• Josh Fields

Don't Train TOO Specifically!

Updated: Oct 23


Do you spend time every week running the fastest speed you can smoothly? What about working on shorter speed intervals?


I see a lot of runners go straight to threshold and tempo runs when training for a marathon, and long slow runs in the mountains if training for an ultra. Some even only do 800 or mile repeats as ‘speedwork.’ You may end up specifically trained for that event, but what have you lost in overall fitness? No matter your distance, you want to make sure to touch your top-end speed pretty frequently!

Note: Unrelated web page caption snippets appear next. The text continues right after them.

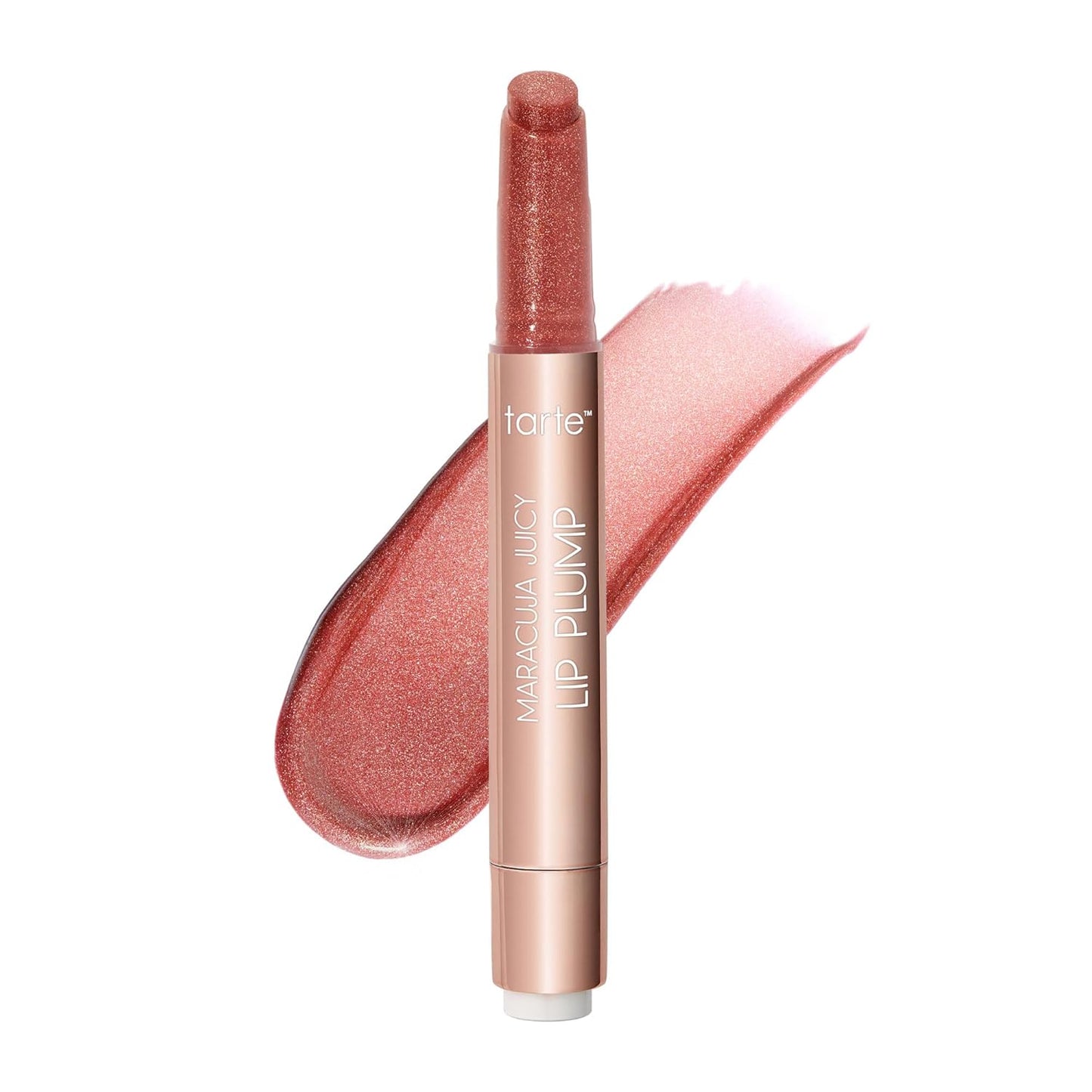 Tarte Maracuja Juicy Shimmer Glass Lip Plump - Hydrating & Volumizing Lip Gloss Balm with Hyaluronic Acid & Vitamin E | Vegan & Cruelty-Free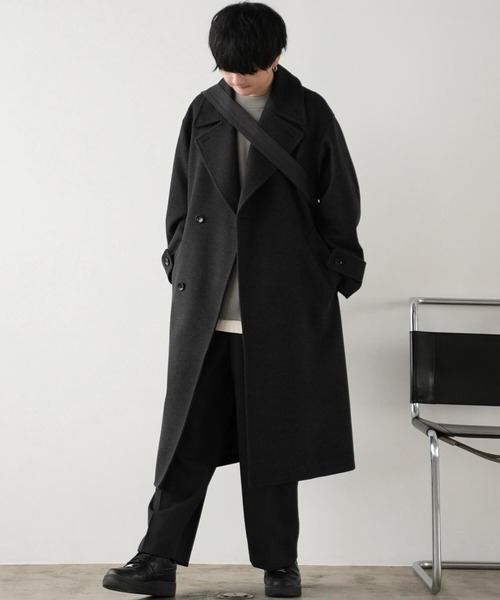 SMOOTH MELANGE WRAP COAT（その他アウター）｜WYM LIDNM（ウィム バイ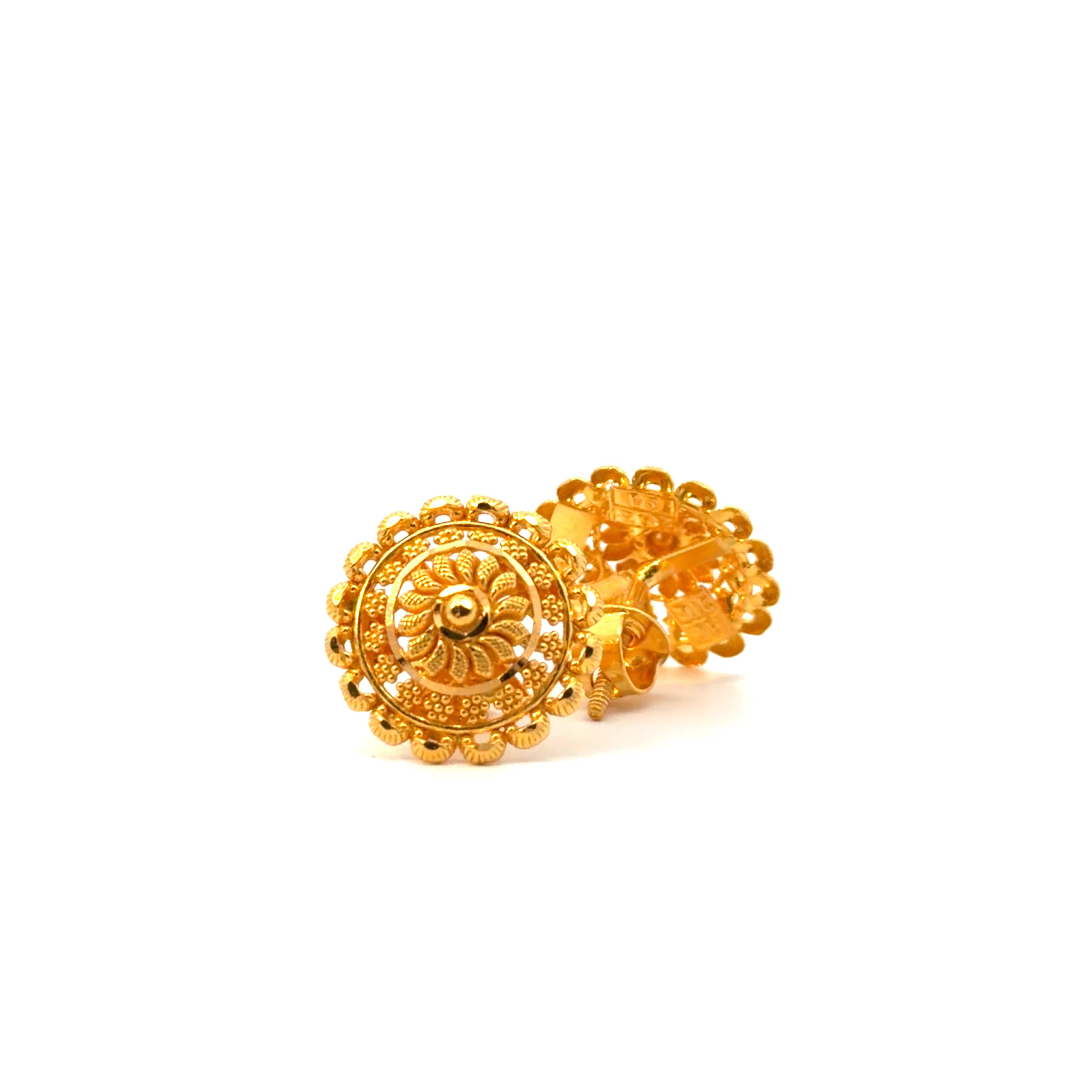 22KT Gold Traditional Studs
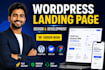 build a responsive wordpress landing page for your business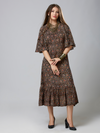 Flared sleeve Dress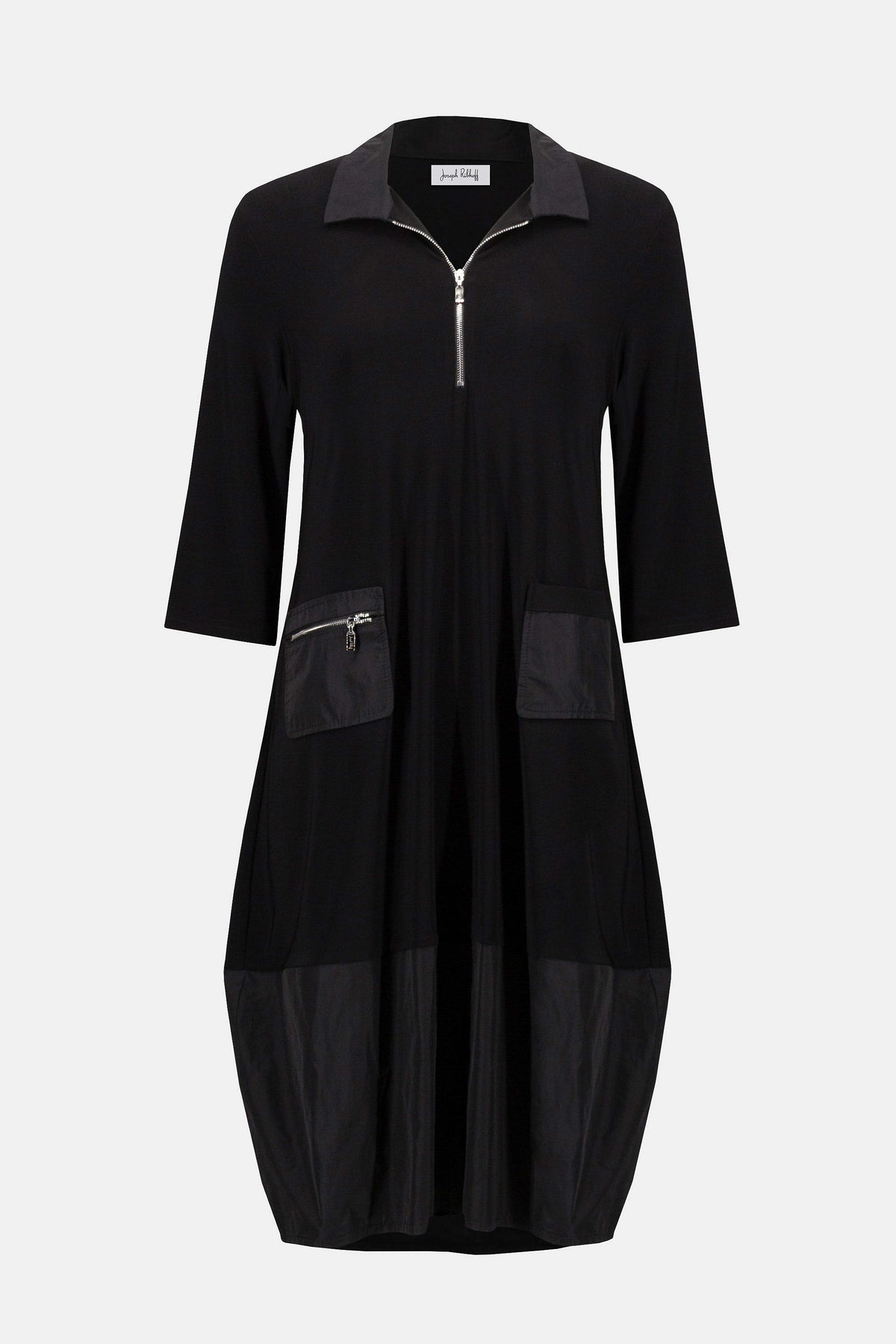 Joseph Ribkoff Black Silky Knit &amp; Memory Cocoon Dress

Strides in particular are extremely beneficial. By running at your top-end speed (without using sprinting form) for short durations with long recoveries, your neuromuscular system learns that fast does not necessarily mean hard. Over time, this will make your efforts at all paces faster, from your slowest recovery run through your 5k race pace. That means you get faster than if you just kept working on threshold and marathon pace. You also want to integrate some shorter 1-3 minute intervals into workouts!


Similarly, let’s say you’re racing a mountainous ultramarathon. You’d think you’d want to mimic the race terrain as much as possible, right? You could, and you’d be confident on race-day, but you may have lost some important fitness in the meantime. Sure, mental training and confidence is important, and we don’t want to neglect that either. But by being fit AND specifically prepared, you will be even more confident.


Don’t neglect your fitness in search of the small gains of specificity; specific training should build ON TOP of your overall fitness, not in place of it!